Behandelaars en begeleiders van kinderen met epilepsie hebben niet alleen aandacht voor de aanvallen en de gevolgen daarvan maar ook voor andere manifestaties van de hersenaandoening die ten grondslag ligt aan de aanvallen en op de reacties van mensen in de omgeving van het kind met aanvallen.

  1. Een grote aanval met tonische en klonische trekkingen (‘grand mal’) kan bij opvoeders en omstanders schrik en vrees voor doodgaan van het kind doen ontstaan. Kleine aanvallen met kortdurende bewustzijnsdaling en minimale motorische verschijnselen (absences, ‘petit mal’) kunnen geïnterpreteerd worden als epileptische afwijkingen of ook wel als stoornissen in aandacht en concentratie. Nachtelijke epilepsie kan leiden tot vrees voor inslapen, tot slaapgebrek en tot nadelige gevolgen voor gedrag overdag. Behandelaars en begeleiders met kennis van de heterogeniteit van epileptische aanvallen en van de reacties daarop, kunnen over dit alles informatie geven en adviseren. Ze kunnen gedragsbeperkingen aanvaardbaar maken en vrees wegnemen.

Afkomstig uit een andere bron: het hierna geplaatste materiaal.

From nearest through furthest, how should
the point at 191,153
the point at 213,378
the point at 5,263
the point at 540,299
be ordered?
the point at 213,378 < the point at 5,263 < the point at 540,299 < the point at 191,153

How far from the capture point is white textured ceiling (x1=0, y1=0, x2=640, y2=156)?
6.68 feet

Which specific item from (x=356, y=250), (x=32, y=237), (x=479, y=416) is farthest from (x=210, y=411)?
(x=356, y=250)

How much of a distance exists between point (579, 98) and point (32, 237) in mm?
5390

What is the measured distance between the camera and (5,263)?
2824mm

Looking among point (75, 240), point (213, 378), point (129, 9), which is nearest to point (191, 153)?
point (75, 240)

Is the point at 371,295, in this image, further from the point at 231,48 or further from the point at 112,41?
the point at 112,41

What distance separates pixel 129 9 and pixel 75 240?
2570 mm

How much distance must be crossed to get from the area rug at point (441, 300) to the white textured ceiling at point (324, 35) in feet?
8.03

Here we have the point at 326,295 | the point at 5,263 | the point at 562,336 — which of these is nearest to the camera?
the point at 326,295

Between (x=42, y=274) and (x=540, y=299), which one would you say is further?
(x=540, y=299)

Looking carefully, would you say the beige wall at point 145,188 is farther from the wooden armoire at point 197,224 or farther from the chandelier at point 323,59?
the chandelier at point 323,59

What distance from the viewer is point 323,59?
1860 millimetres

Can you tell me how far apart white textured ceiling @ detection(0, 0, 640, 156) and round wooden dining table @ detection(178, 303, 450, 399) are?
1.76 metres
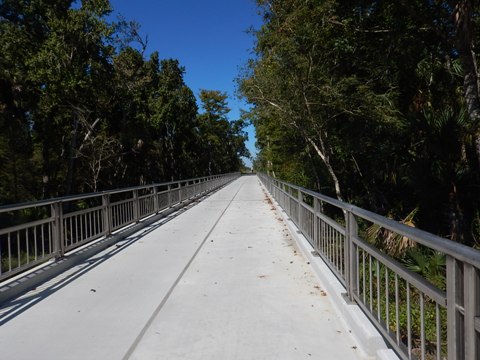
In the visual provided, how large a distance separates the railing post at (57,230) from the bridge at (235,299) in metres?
0.02

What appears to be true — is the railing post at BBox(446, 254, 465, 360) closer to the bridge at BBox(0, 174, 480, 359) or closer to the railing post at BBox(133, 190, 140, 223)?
the bridge at BBox(0, 174, 480, 359)

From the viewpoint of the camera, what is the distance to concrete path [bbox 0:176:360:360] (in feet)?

  2. Epilepsie is geen teken van minderwaardigheid van het zenuwstelsel en nog minder van een persoon of familie, het is geen uiting van zondigheid, ze zou kinderen niet moeten stigmatiseren. Epilepsie is een ziekteverschijnsel, net als andere ziekteverschijnselen. Informatie aan ouders, aan leerkrachten, en aan kinderen in de klas helpt de omgeving om verstandig en meelevend om te gaan met kinderen die epilepsie hebben. Het Nationaal Epilepsie Fonds verzorgt samen met de patiëntenorganisatie Epilepsie Vereniging Nederland op verzoek voorlichtingsbijeenkomsten op scholen. Het Nationaal Epilepsie Fonds heeft een Infolijn waar ouders informatie kunnen vragen. Telefoon nummer 0900. 8212411. Zie ook de adressen bij Andere teksten op internet.
  3. Er is een landelijk dekkend netwerk van Steunpunten voor Onderwijs en Epilepsie met ambulante begeleiders die verbonden zijn aan de Centra De Waterlelie (Cruquius in Heemstede en in Zwolle) en De Berkenschutse in Heeze. Zie www.lwoe.nl
  4. In geval van klachten of onzekerheid over cognitie en gedrag kan neuropsychologisch onderzoek worden verricht, om (a) eventuele cognitieve beperkingen vast te stellen, (b) te adviseren over opvoeding, onderwijs en beroepskeuze, (c) afhankelijk van het verloop van de epilepsie bij herhaling van onderzoek uitgangsgegevens ter beschikking te hebben en eventuele bijwerkingen van AED op te sporen.